Alla notizia che ha tenuto tutti col fiato sospeso si è arrivati dopo l’elaborazione di una comunicazione un po’ sofferta, segno che Alessandro Michele ha strappato per primo, e subito sono arrivati saluti, complimenti e ringraziamenti non formali da parte dei vertici Kering. Nel comunicato il primo ad esprimersi è Marco Bizzarri, Presidente e CEO di Gucci, che ha dichiarato: “Ho avuto la fortuna di incontrare Alessandro alla fine del 2014. Da allora abbiamo avuto il piacere di lavorare fianco a fianco, mentre Gucci tracciava il suo percorso di successo, nel corso di questi ultimi otto anni. Voglio ringraziare Alessandro per il suo impegno ventennale in Gucci e, per la sua visione, dedizione e amore incondizionato per questa Maison unica, negli anni da Direttore Creativo”, conclude Bizzarri che lo scelse all’improvviso nel dicembre 2014 e gli dette quindici giorni per fare la prima collezione per Gucci. .Subito dopo parla François-Henri Pinault, Chairman e CEO di Kering: “La strada che Gucci e Alessandro hanno percorso insieme negli ultimi anni è unica e rimarrà un momento eccezionale nella storia di questa Maison. Sono grato ad Alessandro per aver portato così tanto di sé in questa avventura. La sua passione, la sua immaginazione, il suo ingegno e la sua cultura hanno messo Gucci al centro della scena, al posto che merita. Gli auguro tutto il meglio per il prossimo capitolo del suo viaggio creativo”.

ANSA / MATTEO BAZZI
Nelle parole dello stilista che ha riletto in mille modi la Bamboo e la Jackie, le due borse iconiche di Gucci, c’è un addio struggente, che segnala gratitudine e passione ma anche una vena di tristezza. Pare che all’origine di questa decisione ci sia stata una certa insistenza negli ultimi tempi per far virare lo stile di Alessandro Michele verso lidi più prudenti, una sterzata al classico forse richiesta dagli investitori che hanno però l’occhio più al portafoglio che alla creatività. Un modo di lavorare certo lontano da quello dell’ormai ex Direttore Creativo di Gucci che fieramente non ha voluto cambiare anima alla sua moda. Del resto nel terzo trimestre di quest’anno le vendite hanno toccato i 2 miliardi di 600 milioni con un +9% nonostante pandemie, guerre, chiusura della Cina e sospensione del mercato russo tanto fortunato fino a un anno fa. Un 9% in più di vendite che evidentemente deve essere parso troppo poco ai vertici di Kering, in giusto e continuo confronto coi risultati sempre stellari del concorrente gruppo del lusso LVMH di Bernard Arnault.
Nel comunicato ufficiale si dice anche che “il team creativo di Gucci porterà avanti la direzione creativa della Maison fino all’annuncio di una nuova organizzazione”. E certo non sarò facile sostituire Ale. A noi mancheranno le sue mani ingioiellate di anelli antichi, le sue collane di cammei, i suoi cappelli, le sue mises colorate e scherzose, il suo sorriso timido, la sua spavalda e sicura visione della Moda, basata solo sulla libertà. Grazie a lui si è parlato tanto di inclusione, di lotta alle disuguaglianze, di amore per la natura, di genderfluid e di coraggio di mostrarsi davanti al mondo per quello che si è veramente. E scusate se è poco.
========================================
_Cosa fare_
Rispondi brevemente a queste domande sul testo.
1. Quando Marco Bizzarri ha incontrato Alessandro Michele per la prima volta?
2. Quali sono le due borse iconiche di Gucci citate?
3. Chi guiderà la direzione creativa della Maison fino all'annuncio di una nuova organizzazione?

_Materiale fornito_
========================================
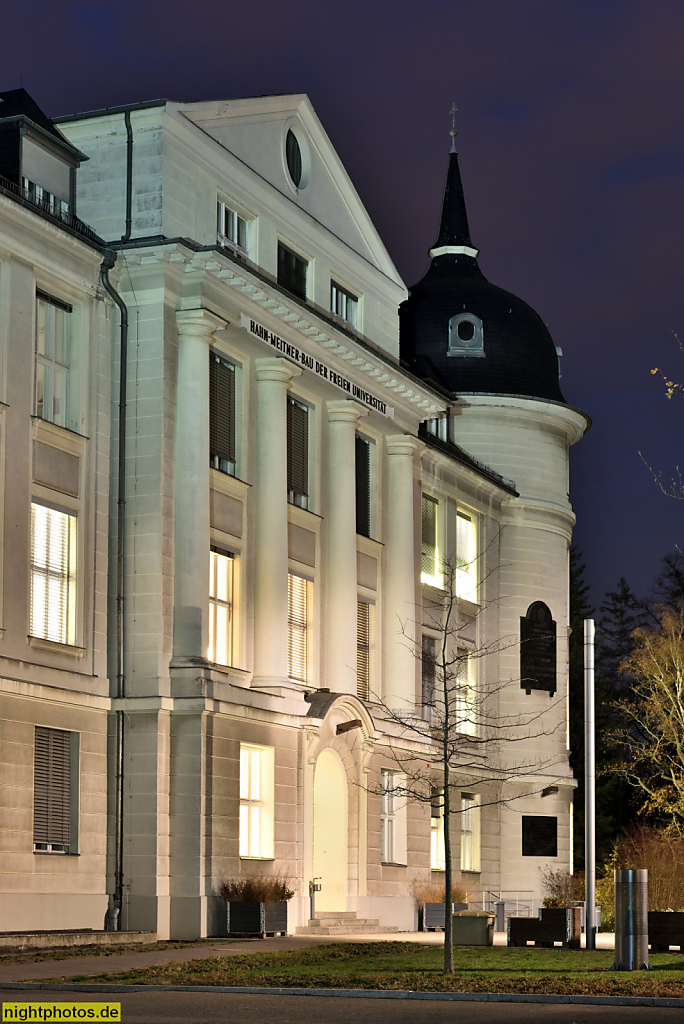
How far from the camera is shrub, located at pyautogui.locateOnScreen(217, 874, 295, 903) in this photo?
34094 millimetres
========================================
_Risposta attesa_
1. Alla fine del 2014.
2. La Bamboo e la Jackie.
3. Il team creativo di Gucci.